Staff Picks for Splunk Security Reading February 2023

Hello, everyone! Welcome to the Splunk Staff Picks blog. Each month, Splunk security experts curate a list of presentations, whitepapers, and customer case studies that we feel are worth a read.

You can check out our previous staff security picks here. We hope you enjoy.

Shannon Davis

(@DrShannon2000 / @DrShannon2000@infosec.exchange)

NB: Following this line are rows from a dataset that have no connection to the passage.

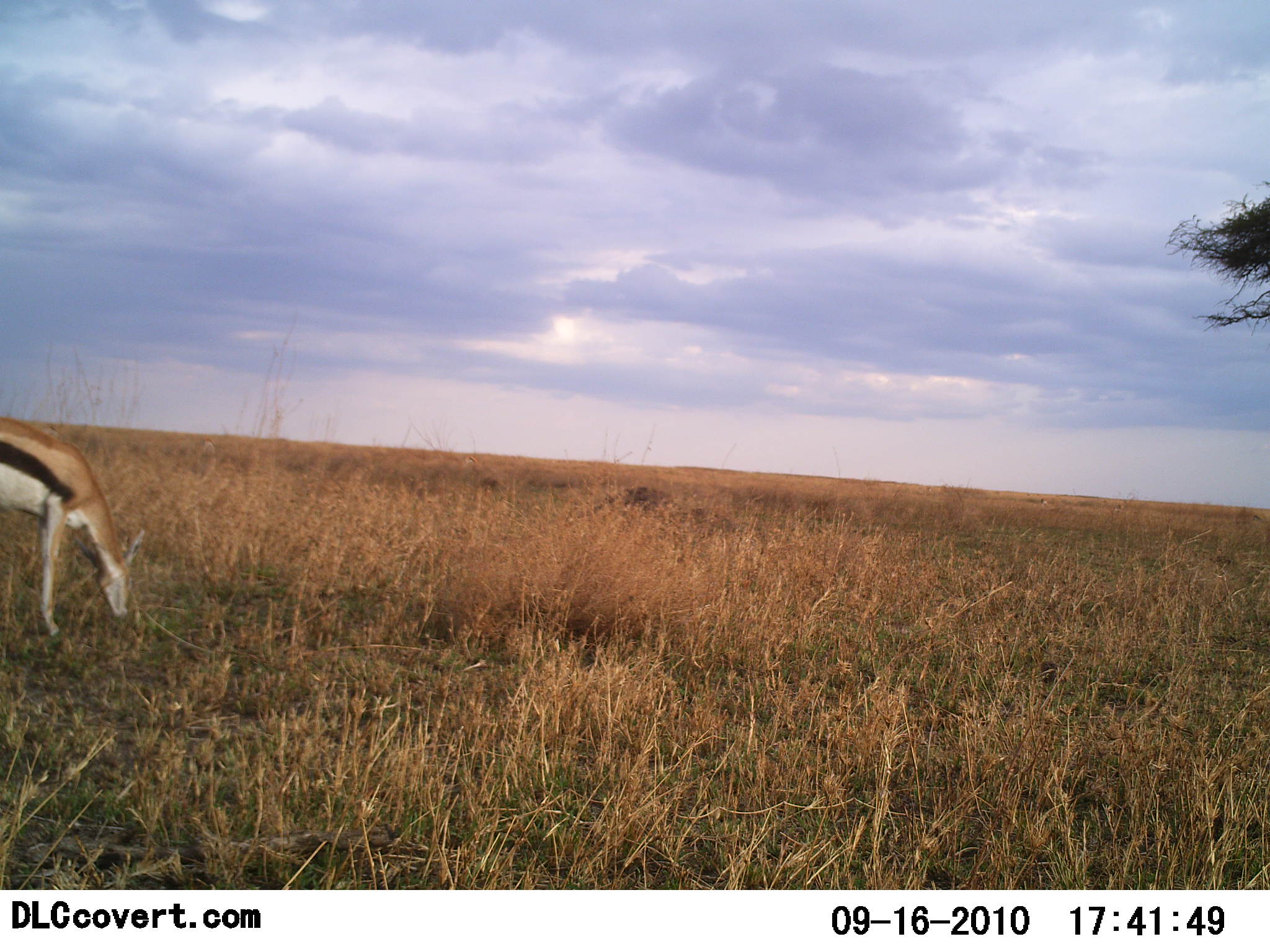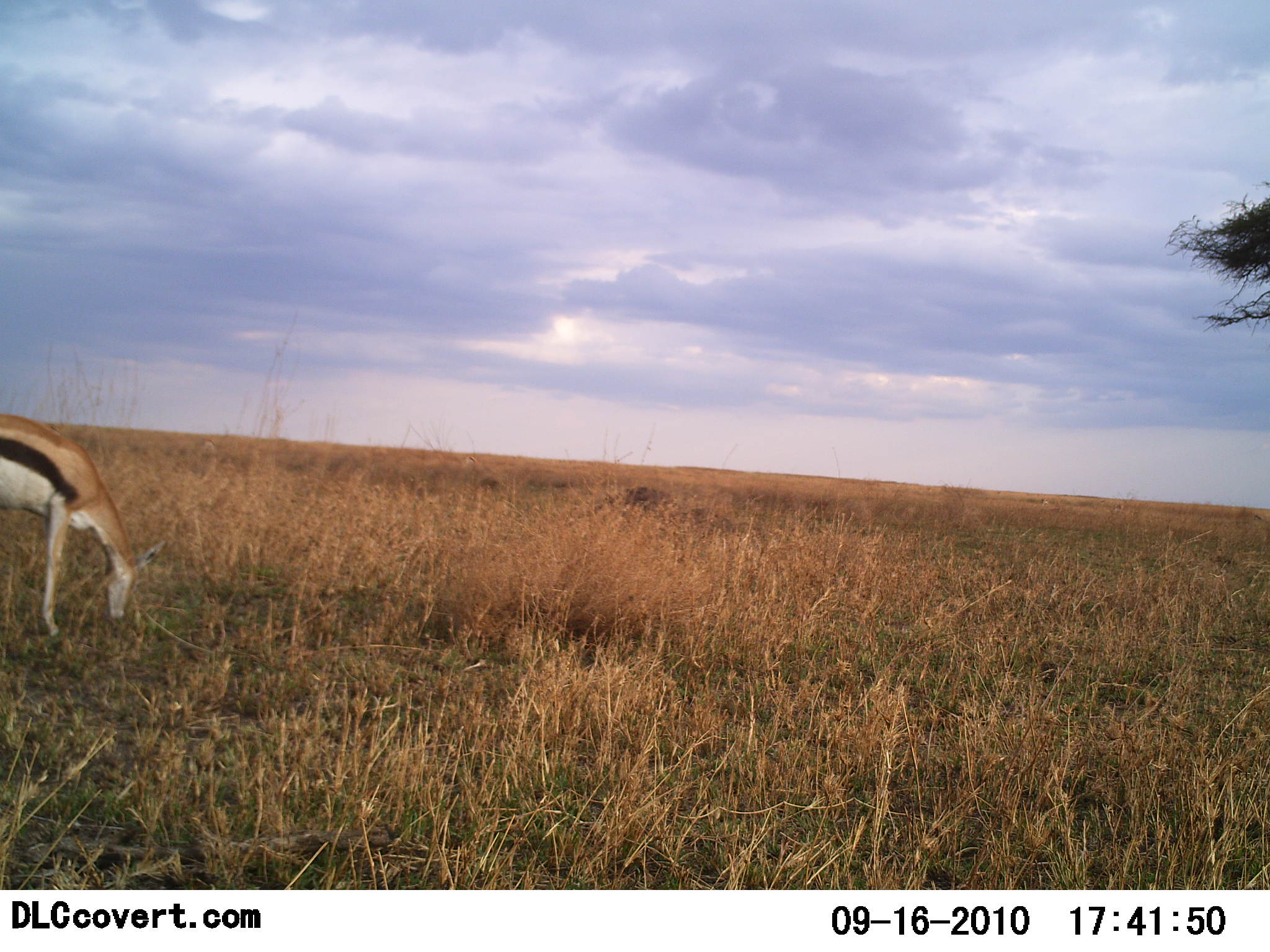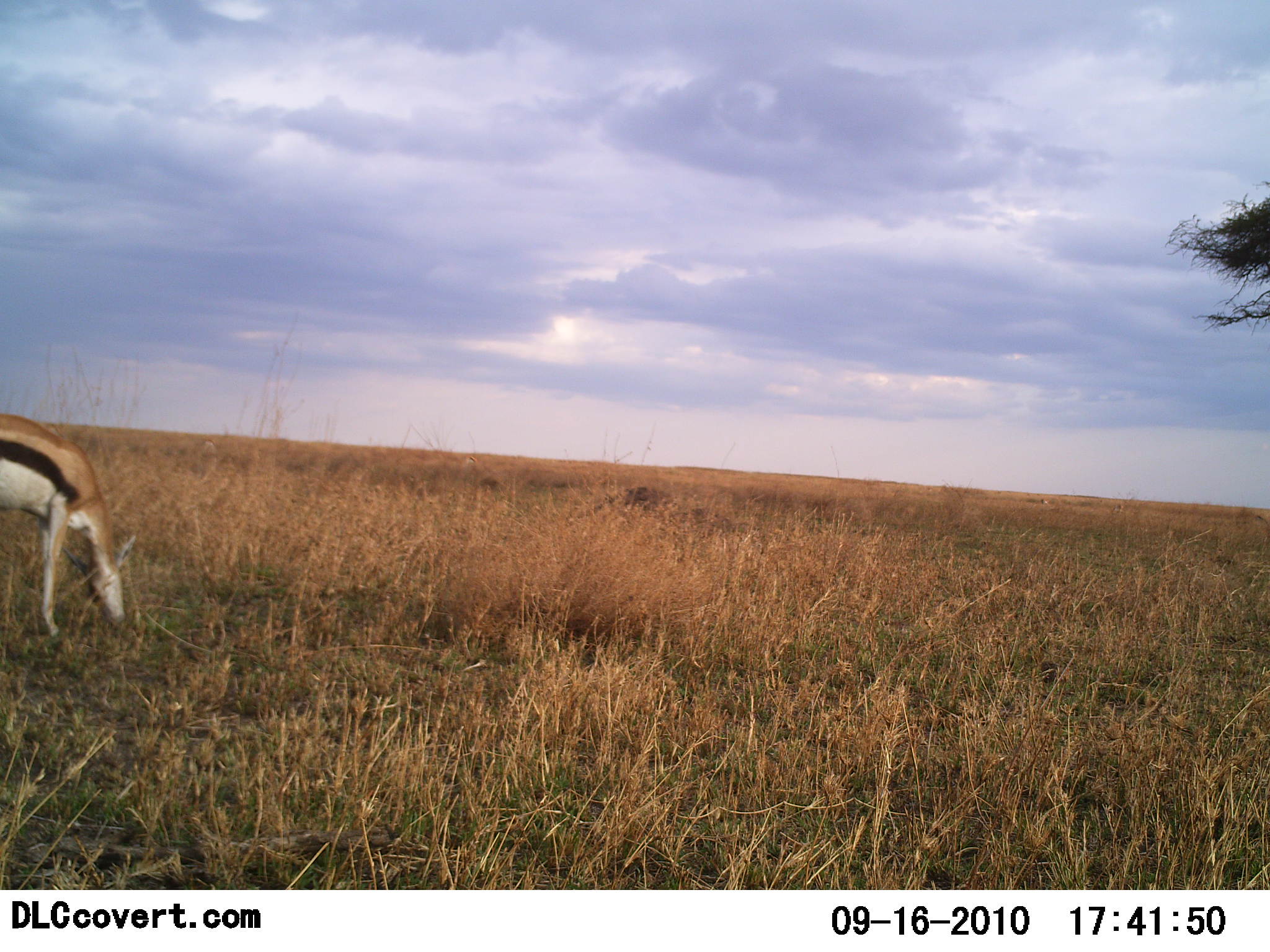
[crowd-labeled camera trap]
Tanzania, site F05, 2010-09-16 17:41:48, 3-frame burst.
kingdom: Animalia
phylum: Chordata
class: Mammalia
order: Artiodactyla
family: Bovidae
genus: Eudorcas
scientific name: Eudorcas thomsonii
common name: thomson's gazelle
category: gazellethomsons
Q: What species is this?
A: Gazellethomsons (thomson's gazelle) (Eudorcas thomsonii).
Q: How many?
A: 1.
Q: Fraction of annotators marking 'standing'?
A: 33%.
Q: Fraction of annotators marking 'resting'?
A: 0%.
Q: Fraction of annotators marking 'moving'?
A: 0%.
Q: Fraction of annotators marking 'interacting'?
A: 0%.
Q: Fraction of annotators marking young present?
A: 0%.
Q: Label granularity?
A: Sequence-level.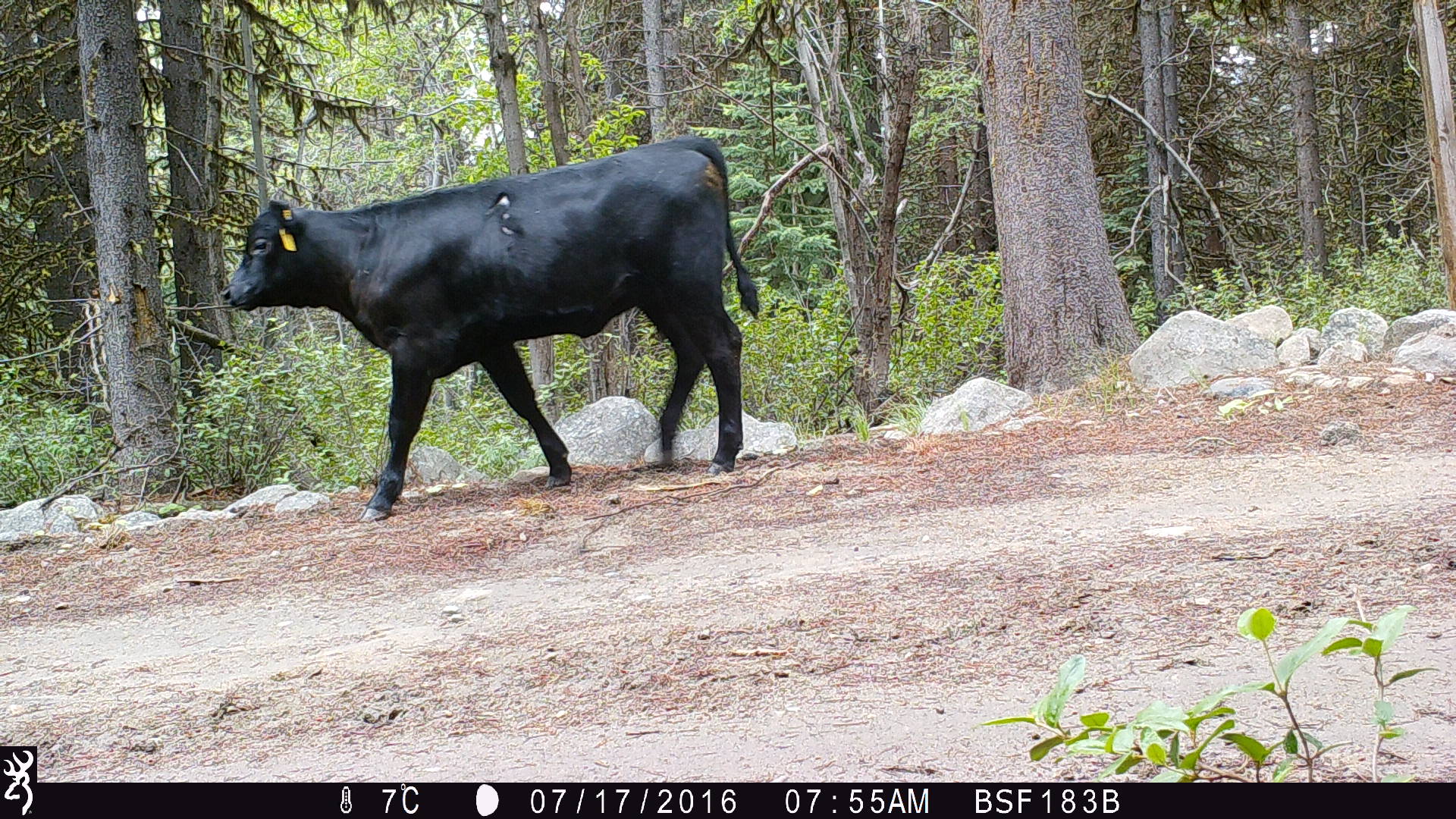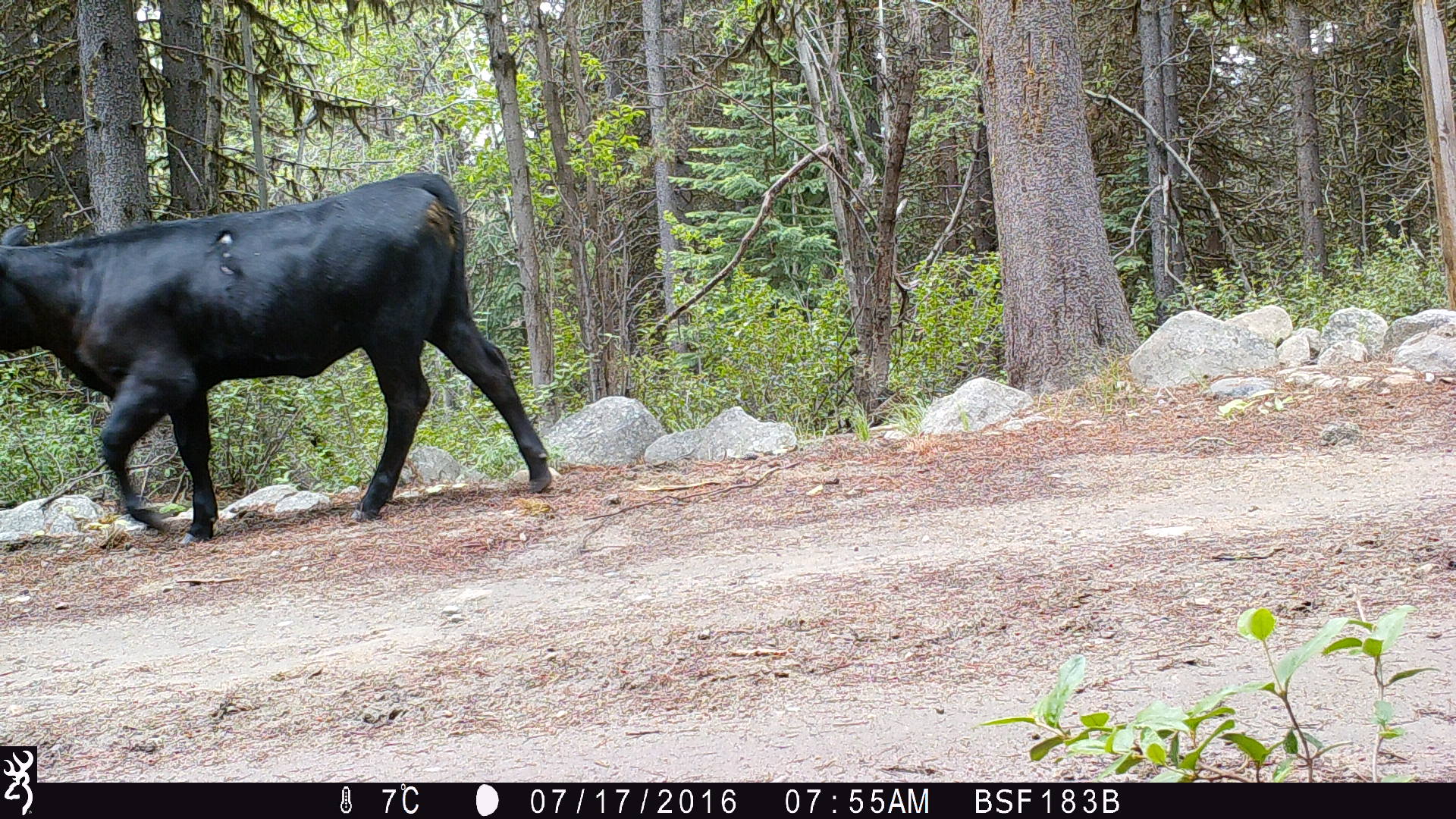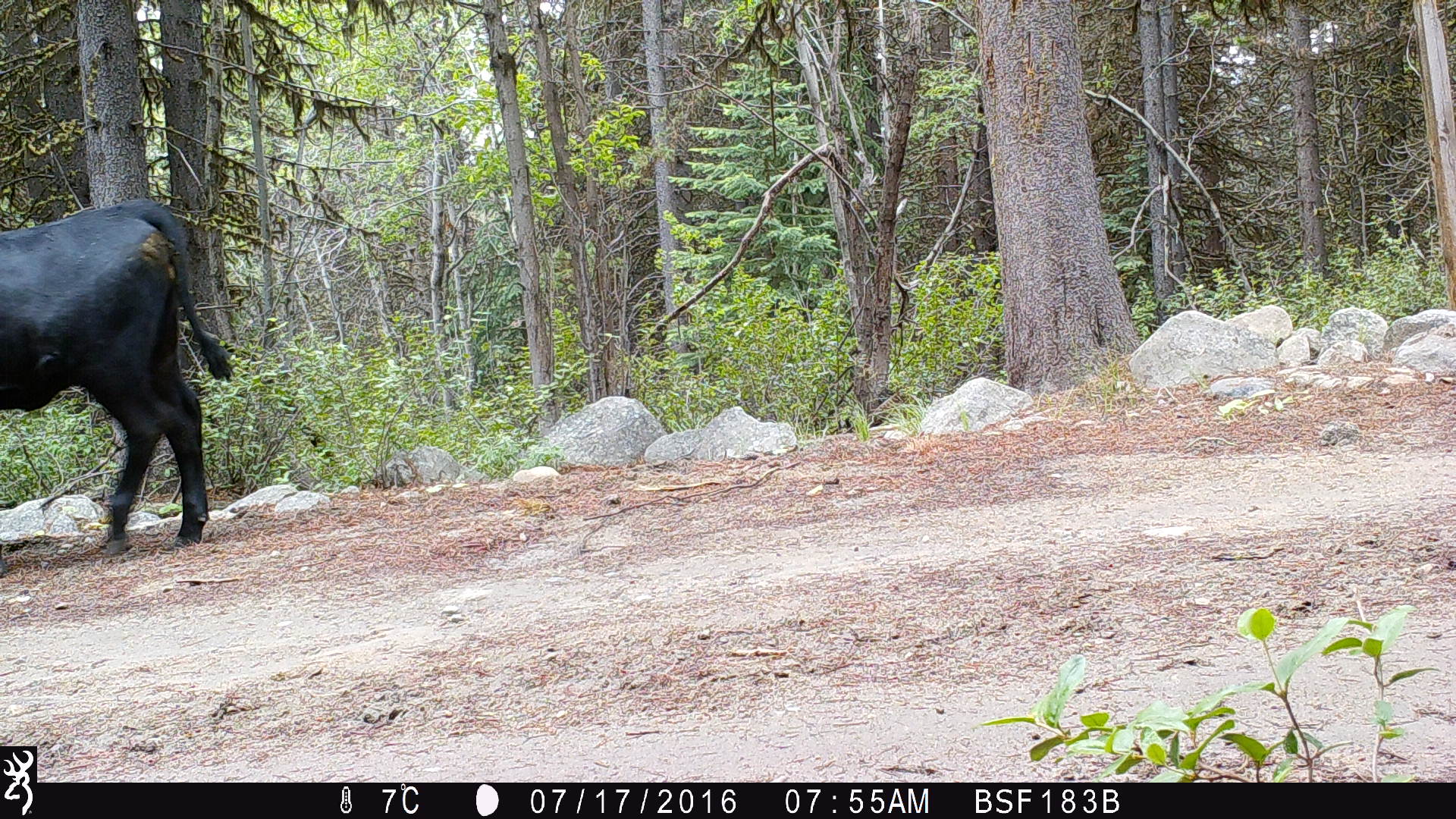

Mr President! We Cannot Allow a Spy Balloon Gap! by Tom Uren for Seriously Risky Business

"A great, lighthearted (appropriate here) take on the whole Chinese balloon saga. You can read the article in this link, but if you aren’t already subscribed to the Risky Biz newsletter, I highly recommend it (number 7 of my top 12 newsletters)."

Ronald Beiboer

(Linkedin)

Dissect: An incident response game-changer by Erik Schamper for Fox-IT

"Fox-IT open-sourced their incident response tool Dissect. According to their website, 'Dissect enables you to go from acquisition of thousands of systems to answering the how, when, and what in a matter of hours.' Its API allows for anyone with Python experience to adapt it to their own needs and create output to the platform of their liking. It’s available on GitHub for everyone to use now. "

Ryan Fetterman

(@iknowuhack)

Big Data is Dead by Jordan Tigani for MotherDuck

"In this post, former Google BigQuery engineer Jordan Tigani reflects on more than 10 years as a big data evangelist and argues that the era of "Big Data" has ended. This is not to say that data isn't more important than ever, but storage and compute have outpaced the scale of growth that most organizations collect and query out of necessity, or by policy. Have we overcome the biggest challenges of collecting and querying security data at scale? Alleviating the "Big Data" management burden allows for better direction of our research efforts with Splunk—extracting valuable insights from our data!"

Tom Smit

(@tsmit / Linkedin)

cURL audit: How a joke led to significant findings by Maciej Domanski for Trail of Bits Blog

"I've always been a huge fan of people finding weird and alarming things by happenstance. Here's a story about how someone jokingly said, 'What if we send curl just random bad stuff...' As you can see from this blog post, quite a bit of "badness" occurred. It's a gentle reminder to always trust but verify, and keep your tools clean and close to you. Read along as the fuzzing of curl exposed memory leaks and memory corruption bugs."

Sydney Howard

(@letswastetime)

Telemetry Layering by Jonathan Johnson for SpecterOps

"We often focus on one piece of telemetry as part of a detection, but your tools can generate other source types that may be worth investigating further. This post explains the process of detection layering in which we create a detection for a specific technique using multiple telemetry sources. Using this method, we can get a more holistic view of an adversarial technique and better detection coverage in case one telemetry source fails."

Mark Stricker

(@Mark_Stricker)

ChatGPT Subs In as Security Analyst, Hallucinates Only Occasionally by Robert Lemos for DarkReading

"In January, I reviewed an article about how adversaries might use ChatGPT against organizations. In this article, Robert Lemos looks at the other side of the coin: using AI like ChatGPT for defense. But as we're all learning, care must be taken when using these tools!"

Audra Streetman

(@audrastreetman / @audrastreetman@infosec.exchange)

Fog of war: how the Ukraine conflict transformed the cyber threat landscape by Shane Huntley for Google Threat Analysis Group (TAG)

"Nearly one year after Russia invaded Ukraine, Google TAG, Mandiant and Google Trust & Safety released a report analyzing how the conflict has changed the cyber threat landscape. Researchers divided the war timeline into five phases of Russian cyber operations, noting that Mandiant observed more destructive cyberattacks in the first four months of 2022 than in the previous eight years.

In 2022, Google says it disrupted nearly 2,000 instances of Russian Information Operation (IO) activity on its platforms. The report also notes disruptions to the cybercrime ecosystem, with an observed uptick in reported ransomware attacks in Russia, but not against critical infrastructure in NATO member countries. The report also assesses that former members of the Conti ransomware group may be repurposing their techniques to target Ukraine.”